Economics of Ecological Function
All Banks Have Assets
River Banks More So
One example of valuable natural capital in the region is salmon, one of the most recognizable icons of the Columbia River Basin’s many natural resources. Salmon play a critical role in the overall productivity and health of the basin and are a crucial component to the basin’s economy. Tribal ceremonies surrounding salmon and other first foods are part of the basin’s natural wealth.
Imagine if the Columbia River Basin were suddenly devoid of salmon
How would you put a dollar value on that impact? That’s what our study does, though it’s not limited to salmon. The analyses in this report highlight the extensive value that the Columbia River Basin currently provides and demonstrates the potential to increase sustainable economic values of non-tribal commercial fisheries, recreation, existence, nutrient enhancement, and ecosystem services by modifying management regimes to engage in restoration activities and enhance conservation policies.
The Columbia River Basin is globally recognized for its abundant watersheds and rivers – a region full of immense forests, native vegetation, diverse wildlife, and numerous outdoor recreation opportunities. These assets have supported tribes and residents for millennia, but with industrial and urban development, the basin’s rich resources have been degraded. When assets, whether built or natural, are not managed sustainably, economic loss occurs.
The Value of Natural Capital in the Columbia River Basin: A Comprehensive Analysis documents the immense economic value of the Columbia River Basin’s natural assets and demonstrates the value to be gained by addressing ecosystem-based function in a modernized river management regime. If sustainably managed, the Columbia River Basin has the potential to provide enhanced natural wealth for present and future generations.
The Columbia River Basin
Currently, nature’s value in the Columbia River Basin amounts to $198.8 billion in ecosystem benefits. A modernized treaty offers $200.3 billion in local and regional economic contributions – an increase of $1.5 billion!
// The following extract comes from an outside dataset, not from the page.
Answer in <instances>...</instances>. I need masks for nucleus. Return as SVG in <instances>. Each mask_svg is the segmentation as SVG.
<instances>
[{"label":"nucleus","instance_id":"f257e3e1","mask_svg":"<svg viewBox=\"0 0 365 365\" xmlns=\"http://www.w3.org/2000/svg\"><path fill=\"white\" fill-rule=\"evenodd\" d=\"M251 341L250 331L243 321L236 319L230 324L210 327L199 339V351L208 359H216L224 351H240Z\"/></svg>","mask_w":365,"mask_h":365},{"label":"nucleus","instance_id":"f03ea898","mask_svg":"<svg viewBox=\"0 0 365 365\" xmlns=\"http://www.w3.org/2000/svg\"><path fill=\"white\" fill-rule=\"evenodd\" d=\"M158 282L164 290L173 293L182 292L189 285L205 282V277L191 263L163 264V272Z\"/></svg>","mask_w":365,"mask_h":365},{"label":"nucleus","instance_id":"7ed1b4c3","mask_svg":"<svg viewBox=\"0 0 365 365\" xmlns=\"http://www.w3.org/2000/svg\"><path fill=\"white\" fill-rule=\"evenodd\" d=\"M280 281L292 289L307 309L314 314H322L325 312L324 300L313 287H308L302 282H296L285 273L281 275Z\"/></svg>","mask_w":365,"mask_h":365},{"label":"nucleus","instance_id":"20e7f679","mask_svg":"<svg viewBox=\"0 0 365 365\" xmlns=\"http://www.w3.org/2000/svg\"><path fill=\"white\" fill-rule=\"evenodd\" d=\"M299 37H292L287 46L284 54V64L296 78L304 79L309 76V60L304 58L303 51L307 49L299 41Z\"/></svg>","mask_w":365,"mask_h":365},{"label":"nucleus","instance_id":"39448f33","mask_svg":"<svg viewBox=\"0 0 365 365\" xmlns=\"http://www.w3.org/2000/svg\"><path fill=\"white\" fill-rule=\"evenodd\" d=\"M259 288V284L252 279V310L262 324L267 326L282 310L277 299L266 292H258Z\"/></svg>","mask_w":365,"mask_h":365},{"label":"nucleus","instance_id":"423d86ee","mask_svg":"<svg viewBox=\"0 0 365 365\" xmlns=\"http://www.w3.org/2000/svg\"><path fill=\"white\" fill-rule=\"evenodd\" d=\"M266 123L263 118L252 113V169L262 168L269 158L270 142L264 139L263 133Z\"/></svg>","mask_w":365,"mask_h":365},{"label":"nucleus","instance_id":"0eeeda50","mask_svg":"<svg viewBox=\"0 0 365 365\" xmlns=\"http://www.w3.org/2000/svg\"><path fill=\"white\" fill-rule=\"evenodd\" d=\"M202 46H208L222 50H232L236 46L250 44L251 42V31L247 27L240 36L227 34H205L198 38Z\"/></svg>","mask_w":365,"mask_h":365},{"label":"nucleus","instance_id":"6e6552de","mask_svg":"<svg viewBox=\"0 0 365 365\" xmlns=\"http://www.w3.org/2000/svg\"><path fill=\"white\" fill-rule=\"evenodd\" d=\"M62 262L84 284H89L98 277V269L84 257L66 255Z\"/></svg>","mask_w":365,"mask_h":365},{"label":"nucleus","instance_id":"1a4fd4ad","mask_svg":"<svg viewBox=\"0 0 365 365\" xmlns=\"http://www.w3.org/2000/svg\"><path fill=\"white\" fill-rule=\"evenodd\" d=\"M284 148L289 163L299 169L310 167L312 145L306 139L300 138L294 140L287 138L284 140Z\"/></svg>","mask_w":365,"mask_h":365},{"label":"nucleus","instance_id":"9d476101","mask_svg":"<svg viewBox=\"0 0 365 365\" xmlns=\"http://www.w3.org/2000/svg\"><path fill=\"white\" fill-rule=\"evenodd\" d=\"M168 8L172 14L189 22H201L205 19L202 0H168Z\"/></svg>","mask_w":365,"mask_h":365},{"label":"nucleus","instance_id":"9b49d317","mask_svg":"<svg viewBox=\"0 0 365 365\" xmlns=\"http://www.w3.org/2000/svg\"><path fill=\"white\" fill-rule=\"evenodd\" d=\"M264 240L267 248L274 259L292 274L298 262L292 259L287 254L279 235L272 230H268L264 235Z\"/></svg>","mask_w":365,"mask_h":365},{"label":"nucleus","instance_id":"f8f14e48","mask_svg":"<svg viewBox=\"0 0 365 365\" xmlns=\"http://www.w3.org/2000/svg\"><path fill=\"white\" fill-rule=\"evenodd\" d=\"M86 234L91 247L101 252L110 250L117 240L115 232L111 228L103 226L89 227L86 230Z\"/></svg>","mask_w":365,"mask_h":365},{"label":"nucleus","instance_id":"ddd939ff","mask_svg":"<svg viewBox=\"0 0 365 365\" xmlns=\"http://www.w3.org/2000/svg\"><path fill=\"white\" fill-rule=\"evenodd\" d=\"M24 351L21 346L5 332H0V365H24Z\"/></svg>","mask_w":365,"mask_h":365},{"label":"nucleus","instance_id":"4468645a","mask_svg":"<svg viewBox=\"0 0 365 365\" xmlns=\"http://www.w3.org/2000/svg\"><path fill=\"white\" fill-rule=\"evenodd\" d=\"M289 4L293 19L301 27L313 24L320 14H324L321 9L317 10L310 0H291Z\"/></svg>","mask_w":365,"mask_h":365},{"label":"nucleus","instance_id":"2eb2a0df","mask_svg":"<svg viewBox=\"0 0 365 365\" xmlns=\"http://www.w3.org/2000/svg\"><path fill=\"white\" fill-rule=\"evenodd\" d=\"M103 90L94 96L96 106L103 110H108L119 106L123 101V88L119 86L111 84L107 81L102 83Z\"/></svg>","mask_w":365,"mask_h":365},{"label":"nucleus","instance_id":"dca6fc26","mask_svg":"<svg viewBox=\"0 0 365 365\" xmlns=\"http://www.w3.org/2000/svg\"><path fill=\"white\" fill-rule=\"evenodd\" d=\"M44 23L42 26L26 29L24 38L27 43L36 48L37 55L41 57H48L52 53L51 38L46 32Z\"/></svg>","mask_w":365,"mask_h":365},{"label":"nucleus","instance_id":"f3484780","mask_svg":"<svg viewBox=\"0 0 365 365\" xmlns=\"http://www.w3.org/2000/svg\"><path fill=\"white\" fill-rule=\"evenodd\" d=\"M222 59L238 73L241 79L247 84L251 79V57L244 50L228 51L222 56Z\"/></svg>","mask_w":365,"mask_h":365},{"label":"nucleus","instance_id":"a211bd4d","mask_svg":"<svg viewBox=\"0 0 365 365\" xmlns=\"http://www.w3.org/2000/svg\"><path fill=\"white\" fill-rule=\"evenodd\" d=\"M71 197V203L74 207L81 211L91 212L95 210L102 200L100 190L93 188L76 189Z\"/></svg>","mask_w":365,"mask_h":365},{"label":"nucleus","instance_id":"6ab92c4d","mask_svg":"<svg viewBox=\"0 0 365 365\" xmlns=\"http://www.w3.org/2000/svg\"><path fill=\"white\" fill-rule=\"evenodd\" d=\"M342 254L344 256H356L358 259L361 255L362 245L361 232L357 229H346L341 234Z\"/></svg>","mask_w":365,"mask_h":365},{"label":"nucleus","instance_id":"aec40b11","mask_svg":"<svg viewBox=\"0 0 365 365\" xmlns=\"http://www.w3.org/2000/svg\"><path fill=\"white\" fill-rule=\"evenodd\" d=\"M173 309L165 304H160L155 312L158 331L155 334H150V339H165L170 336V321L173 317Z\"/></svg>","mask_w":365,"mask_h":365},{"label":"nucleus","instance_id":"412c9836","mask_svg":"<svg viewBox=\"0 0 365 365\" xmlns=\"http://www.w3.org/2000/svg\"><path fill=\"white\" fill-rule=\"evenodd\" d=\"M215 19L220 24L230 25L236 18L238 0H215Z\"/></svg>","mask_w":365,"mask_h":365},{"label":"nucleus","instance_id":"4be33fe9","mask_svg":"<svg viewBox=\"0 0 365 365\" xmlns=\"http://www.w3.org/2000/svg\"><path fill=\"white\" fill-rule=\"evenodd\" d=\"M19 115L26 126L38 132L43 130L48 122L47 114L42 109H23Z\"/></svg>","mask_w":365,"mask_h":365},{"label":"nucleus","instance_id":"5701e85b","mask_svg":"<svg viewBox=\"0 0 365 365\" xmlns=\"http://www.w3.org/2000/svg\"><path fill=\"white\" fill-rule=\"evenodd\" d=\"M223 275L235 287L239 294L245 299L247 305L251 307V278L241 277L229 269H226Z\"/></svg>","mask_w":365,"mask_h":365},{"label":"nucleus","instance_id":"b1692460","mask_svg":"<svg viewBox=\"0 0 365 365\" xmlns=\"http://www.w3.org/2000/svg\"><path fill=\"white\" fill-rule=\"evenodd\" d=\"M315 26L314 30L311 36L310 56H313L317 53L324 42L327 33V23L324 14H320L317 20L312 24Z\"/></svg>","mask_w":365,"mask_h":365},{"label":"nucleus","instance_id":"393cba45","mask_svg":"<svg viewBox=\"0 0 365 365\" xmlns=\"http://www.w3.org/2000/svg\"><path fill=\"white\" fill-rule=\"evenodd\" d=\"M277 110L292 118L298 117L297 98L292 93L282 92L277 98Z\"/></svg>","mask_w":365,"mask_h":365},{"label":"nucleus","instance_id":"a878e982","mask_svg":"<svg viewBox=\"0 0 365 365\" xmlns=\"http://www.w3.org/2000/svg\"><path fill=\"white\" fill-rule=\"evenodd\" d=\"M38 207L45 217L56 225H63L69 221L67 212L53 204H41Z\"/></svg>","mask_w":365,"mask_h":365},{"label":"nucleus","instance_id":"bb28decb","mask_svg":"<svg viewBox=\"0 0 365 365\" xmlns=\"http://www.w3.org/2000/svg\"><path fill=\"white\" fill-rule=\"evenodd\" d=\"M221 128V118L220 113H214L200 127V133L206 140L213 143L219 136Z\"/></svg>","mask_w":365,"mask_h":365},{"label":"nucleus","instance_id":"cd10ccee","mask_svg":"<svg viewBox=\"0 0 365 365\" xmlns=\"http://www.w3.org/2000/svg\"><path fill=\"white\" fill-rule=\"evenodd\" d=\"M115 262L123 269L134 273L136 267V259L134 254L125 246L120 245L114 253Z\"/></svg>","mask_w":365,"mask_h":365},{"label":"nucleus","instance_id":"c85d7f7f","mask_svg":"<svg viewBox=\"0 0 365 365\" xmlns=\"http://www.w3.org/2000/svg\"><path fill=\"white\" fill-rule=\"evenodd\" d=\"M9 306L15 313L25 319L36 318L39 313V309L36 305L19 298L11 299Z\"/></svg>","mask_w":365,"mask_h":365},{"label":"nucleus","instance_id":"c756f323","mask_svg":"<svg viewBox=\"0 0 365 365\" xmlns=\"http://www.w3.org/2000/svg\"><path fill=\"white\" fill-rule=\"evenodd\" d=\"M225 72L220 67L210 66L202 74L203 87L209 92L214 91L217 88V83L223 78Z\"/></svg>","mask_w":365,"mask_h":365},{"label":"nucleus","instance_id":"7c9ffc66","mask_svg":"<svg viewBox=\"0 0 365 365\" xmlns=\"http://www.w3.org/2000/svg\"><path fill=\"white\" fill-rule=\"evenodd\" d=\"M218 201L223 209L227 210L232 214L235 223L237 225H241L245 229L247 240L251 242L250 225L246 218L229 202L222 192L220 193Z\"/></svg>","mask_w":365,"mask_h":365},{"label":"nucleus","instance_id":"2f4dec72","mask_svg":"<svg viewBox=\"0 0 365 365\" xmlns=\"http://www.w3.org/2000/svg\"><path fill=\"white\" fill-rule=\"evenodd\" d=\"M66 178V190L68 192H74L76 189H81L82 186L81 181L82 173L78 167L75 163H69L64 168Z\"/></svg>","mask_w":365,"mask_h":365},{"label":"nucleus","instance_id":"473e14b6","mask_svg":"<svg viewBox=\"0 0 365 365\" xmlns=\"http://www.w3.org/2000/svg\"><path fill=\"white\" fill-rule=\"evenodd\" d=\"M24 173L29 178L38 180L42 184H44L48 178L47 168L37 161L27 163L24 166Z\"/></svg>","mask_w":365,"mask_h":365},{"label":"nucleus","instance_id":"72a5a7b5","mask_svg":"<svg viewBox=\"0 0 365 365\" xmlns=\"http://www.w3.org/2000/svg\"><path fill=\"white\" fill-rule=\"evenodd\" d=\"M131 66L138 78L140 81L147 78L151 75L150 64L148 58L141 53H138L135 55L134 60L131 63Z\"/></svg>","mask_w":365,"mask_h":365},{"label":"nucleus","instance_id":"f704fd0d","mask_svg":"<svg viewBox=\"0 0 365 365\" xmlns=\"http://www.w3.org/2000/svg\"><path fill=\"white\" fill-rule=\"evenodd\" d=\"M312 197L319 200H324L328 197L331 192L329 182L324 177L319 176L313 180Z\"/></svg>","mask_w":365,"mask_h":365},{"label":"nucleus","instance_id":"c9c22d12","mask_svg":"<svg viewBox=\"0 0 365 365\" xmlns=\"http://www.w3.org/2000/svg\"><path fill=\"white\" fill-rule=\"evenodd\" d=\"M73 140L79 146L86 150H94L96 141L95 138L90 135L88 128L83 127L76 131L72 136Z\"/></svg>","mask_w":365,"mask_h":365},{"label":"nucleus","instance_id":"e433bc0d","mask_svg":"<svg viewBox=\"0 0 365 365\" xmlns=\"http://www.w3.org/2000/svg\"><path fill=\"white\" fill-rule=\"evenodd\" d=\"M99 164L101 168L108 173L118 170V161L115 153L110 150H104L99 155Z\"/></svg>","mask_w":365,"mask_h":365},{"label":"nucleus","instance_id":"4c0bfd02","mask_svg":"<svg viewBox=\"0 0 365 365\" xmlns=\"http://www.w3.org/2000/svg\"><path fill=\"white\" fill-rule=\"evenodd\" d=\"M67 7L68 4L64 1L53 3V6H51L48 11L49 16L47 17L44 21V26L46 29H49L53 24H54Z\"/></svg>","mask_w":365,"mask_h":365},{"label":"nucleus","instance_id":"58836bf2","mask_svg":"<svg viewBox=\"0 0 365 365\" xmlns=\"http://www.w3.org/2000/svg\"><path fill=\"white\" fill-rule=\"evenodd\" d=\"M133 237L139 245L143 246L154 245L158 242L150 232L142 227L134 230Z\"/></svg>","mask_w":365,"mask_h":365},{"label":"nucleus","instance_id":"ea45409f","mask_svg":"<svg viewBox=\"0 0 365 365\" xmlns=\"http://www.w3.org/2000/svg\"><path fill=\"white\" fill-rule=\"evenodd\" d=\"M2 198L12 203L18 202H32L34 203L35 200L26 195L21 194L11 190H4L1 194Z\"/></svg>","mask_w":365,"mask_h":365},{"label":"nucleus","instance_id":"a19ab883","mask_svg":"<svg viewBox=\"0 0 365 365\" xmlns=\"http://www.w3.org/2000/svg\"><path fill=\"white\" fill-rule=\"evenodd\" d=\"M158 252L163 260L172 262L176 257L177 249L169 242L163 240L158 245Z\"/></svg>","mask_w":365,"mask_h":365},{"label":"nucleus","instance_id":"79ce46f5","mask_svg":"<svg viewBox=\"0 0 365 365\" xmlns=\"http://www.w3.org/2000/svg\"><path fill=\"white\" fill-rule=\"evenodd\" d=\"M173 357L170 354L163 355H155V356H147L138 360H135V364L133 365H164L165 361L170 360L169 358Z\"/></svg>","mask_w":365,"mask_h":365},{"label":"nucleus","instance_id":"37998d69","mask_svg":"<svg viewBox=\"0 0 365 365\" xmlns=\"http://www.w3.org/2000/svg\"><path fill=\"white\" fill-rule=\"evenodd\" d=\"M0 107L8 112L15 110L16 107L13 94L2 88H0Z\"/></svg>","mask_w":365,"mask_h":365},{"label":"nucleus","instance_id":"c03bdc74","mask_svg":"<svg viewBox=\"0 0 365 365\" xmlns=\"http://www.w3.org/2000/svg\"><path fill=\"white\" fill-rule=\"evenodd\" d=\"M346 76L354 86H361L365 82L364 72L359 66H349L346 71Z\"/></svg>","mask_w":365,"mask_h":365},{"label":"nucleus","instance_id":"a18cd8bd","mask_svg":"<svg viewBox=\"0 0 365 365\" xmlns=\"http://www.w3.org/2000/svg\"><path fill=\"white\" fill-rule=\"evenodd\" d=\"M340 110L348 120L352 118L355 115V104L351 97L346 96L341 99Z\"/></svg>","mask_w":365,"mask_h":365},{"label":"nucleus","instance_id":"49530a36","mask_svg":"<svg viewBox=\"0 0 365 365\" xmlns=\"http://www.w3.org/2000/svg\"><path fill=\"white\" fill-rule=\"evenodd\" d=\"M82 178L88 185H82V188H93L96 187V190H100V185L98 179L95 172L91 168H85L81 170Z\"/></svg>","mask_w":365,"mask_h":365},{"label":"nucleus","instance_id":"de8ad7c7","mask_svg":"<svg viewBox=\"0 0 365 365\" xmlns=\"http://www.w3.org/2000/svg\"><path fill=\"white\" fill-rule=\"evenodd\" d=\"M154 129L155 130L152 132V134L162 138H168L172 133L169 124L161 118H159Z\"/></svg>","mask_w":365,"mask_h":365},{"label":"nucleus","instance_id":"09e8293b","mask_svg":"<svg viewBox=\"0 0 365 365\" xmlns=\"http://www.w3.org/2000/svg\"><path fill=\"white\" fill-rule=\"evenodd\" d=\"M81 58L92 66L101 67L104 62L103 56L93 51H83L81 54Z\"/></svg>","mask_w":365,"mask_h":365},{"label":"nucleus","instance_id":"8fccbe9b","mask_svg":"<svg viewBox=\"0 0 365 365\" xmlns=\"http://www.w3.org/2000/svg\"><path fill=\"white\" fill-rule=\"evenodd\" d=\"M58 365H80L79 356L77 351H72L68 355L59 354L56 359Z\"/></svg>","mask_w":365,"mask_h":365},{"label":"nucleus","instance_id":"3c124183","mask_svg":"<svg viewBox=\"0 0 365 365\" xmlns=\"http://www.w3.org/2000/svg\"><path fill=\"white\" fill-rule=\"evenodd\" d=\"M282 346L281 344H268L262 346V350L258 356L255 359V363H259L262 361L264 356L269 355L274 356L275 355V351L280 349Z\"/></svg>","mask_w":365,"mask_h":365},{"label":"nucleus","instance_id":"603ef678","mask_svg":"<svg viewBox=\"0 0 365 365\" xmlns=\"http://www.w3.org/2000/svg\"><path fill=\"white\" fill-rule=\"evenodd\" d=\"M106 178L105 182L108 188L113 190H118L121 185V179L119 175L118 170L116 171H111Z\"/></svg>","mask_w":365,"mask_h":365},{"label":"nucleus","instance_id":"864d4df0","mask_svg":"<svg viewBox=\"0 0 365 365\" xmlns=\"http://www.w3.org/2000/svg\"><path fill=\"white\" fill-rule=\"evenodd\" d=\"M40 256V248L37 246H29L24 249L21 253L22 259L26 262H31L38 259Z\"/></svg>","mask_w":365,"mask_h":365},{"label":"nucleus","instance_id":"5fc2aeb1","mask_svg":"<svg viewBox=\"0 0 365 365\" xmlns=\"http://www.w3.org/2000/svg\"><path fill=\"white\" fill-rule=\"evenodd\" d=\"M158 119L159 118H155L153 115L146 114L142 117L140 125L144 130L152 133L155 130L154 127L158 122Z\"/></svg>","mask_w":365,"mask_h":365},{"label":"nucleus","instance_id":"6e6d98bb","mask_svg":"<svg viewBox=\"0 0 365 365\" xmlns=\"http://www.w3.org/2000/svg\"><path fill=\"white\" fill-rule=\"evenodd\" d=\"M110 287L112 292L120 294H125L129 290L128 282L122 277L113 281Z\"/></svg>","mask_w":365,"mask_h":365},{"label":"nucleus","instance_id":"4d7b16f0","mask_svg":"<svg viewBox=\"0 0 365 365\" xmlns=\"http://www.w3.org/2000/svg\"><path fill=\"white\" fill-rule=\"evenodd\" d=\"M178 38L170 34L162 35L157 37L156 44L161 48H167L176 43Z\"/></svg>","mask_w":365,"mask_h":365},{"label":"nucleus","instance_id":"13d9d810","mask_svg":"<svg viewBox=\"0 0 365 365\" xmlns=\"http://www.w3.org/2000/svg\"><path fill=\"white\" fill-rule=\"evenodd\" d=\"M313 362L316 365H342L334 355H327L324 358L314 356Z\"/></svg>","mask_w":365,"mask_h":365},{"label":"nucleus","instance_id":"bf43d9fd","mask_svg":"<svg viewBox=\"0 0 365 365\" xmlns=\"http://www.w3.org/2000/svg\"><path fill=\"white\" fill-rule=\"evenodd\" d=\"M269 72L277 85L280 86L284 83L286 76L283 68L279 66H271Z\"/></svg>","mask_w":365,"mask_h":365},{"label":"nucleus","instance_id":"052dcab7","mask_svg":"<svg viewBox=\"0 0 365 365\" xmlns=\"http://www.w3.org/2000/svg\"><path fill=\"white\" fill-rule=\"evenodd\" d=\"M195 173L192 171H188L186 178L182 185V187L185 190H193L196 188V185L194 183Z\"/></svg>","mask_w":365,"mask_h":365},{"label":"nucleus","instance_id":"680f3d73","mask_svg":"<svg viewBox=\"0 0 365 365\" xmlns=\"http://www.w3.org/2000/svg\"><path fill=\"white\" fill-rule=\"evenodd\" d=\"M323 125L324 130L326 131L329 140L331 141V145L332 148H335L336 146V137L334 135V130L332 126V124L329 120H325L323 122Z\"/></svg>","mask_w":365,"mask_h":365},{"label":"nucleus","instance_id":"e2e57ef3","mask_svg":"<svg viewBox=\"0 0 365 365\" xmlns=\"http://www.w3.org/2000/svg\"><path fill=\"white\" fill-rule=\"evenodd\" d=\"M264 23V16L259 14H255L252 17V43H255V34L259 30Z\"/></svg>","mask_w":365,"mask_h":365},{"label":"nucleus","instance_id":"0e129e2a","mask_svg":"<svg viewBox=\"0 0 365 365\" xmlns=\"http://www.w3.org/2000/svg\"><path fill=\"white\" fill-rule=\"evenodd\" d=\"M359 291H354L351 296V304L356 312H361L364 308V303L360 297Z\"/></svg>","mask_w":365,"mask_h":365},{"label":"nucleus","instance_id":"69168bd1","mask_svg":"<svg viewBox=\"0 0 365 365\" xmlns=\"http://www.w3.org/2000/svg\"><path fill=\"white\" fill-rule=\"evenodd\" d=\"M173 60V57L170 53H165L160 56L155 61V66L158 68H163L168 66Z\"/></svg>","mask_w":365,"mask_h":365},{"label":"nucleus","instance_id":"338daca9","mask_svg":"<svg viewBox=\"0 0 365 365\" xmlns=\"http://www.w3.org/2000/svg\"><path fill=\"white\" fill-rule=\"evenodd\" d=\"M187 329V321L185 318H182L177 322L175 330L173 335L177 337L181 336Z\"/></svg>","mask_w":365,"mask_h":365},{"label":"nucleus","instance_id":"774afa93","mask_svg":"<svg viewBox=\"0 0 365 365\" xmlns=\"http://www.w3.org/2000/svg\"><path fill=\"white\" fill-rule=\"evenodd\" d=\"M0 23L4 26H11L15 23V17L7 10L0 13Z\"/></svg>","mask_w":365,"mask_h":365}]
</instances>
Modernizing dam management and increasing water flows in low water years would enhance the basin’s natural capital value.
Healthy, functioning natural capital is critical to the production of natural assets. The natural capital of an ecosystem consists of its structural components, such as trees, forests, soil and hill slopes. Natural capital produces dynamic processes (e.g. water flows, nutrient cycling, animal life cycles), which in turn create functions (e.g. water catchment, soil accumulation, habitat creation) that generate ecological goods and services (e.g. water, salmon, timber, flood risk reduction).
The benefits of natural assets are similar to the economic benefits typically valued in the economy, such as the services of skilled workers, buildings, and infrastructure. The ecosystem goods and services are provided over long periods of time. In most cases, ecosystems are the optimal systems for producing such goods and services.
Increase in Function
The Columbia River Basin tribes recognize the region’s ecosystem-based function, a concept that acknowledges nature’s voice and value simply by virtue of existing, independent of human assessment. From this perspective, humans are an integral part of ecosystems.
For the tribes, the basin has been their lifeblood since time immemorial. The watershed provides, protects, and nurtures subsistence and cultural resources, traditions, values, and landscapes throughout its length and breadth. Clean, abundant water is a core part of this concept. This resource must be sufficient to sustain life, healthy fish, wildlife, and plant populations that are vital to tribal traditions and way of life.
Ecosystem services is an economic concept. Any benefit that humans receive from nature is an ecosystem service, and these services are essential to human survival. Breathable air, drinkable water, nourishing food, and stable atmospheric conditions are prime examples.
Just as with other economic benefits, ecosystem services can be monetized and valued. When ecosystem services are lost, people experience economic impacts in terms of job losses, infrastructure costs, restoration costs, property loss to storm damage, or other costs.